● Task to carry out: Nothing but the lines from the one containing "FAMILIES & POVERTY" to the final line of the entries should appear, copied exactly and without pictures.

***** Material to process *****

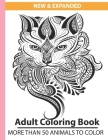 New & Expanded Adult coloring book more than 50 animals to color: adult coloring books animals and flowers - stress relief coloring book for women, gi Cover Image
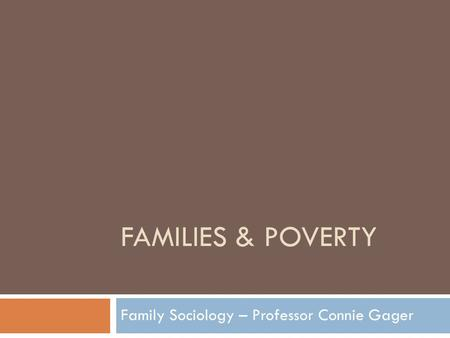 FAMILIES & POVERTY Family Sociology – Professor Connie Gager.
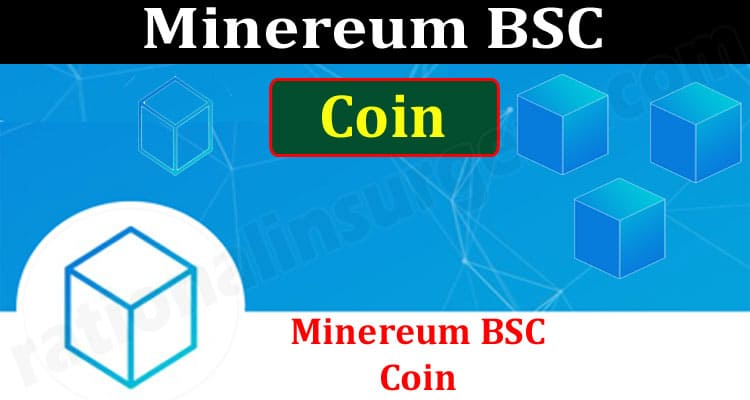 Minereum BSC Coin (June) Price, Chart & How To Buy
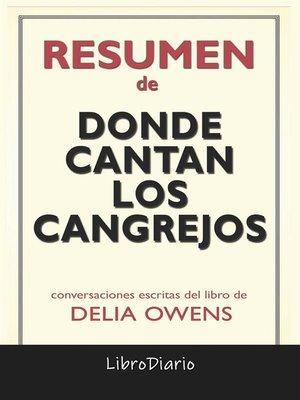 cover image of Donde Cantan Los Cangrejos de Delia Owens--Conversaciones Escritas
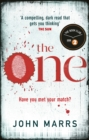 The One : The unputdownable psychological thriller everyone is talking about - eBook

*****

● Result for this task:
 FAMILIES & POVERTY Family Sociology – Professor Connie Gager.
 Minereum BSC Coin (June) Price, Chart & How To Buy
 cover image of Donde Cantan Los Cangrejos de Delia Owens--Conversaciones Escritas
 The One : The unputdownable psychological thriller everyone is talking about - eBook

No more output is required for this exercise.